Work request: Every line below that carries the word "eyelashes" needs to be copied.

=== Material supplied ===

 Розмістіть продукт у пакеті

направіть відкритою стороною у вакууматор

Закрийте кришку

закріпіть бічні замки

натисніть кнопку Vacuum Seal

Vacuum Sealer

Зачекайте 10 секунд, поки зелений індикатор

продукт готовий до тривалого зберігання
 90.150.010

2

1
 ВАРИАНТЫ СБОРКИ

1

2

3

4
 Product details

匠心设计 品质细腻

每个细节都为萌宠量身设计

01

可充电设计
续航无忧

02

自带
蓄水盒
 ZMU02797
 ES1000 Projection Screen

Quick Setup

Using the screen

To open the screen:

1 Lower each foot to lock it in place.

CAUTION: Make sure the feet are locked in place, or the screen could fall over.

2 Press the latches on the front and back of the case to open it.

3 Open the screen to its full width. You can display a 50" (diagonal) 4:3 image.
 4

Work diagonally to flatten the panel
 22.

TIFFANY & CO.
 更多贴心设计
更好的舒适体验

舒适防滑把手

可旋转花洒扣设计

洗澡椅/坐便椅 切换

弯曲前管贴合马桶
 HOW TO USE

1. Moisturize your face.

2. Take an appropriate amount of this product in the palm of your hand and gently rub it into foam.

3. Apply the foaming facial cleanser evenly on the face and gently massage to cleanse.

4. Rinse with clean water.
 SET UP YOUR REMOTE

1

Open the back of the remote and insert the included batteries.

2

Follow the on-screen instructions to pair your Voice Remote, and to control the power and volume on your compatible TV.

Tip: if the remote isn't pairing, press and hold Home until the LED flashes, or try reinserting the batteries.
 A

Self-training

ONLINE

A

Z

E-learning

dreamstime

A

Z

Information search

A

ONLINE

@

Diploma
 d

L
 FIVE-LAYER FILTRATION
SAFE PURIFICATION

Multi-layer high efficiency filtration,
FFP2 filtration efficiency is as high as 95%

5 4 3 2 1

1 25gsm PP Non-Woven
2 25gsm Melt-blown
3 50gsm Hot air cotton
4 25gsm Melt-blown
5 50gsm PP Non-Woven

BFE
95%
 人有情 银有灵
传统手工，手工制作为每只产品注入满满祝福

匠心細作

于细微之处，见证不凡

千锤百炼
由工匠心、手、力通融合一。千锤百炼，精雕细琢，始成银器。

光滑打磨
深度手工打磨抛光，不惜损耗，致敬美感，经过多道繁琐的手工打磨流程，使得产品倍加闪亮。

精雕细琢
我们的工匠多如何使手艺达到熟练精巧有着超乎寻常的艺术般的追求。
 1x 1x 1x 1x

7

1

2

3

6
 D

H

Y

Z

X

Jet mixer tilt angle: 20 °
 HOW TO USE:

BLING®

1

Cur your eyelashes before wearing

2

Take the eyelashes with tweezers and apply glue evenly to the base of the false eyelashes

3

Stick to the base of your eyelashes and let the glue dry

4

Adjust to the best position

===

Written solution:
Cur your eyelashes before wearing
Take the eyelashes with tweezers and apply glue evenly to the base of the false eyelashes
Stick to the base of your eyelashes and let the glue dry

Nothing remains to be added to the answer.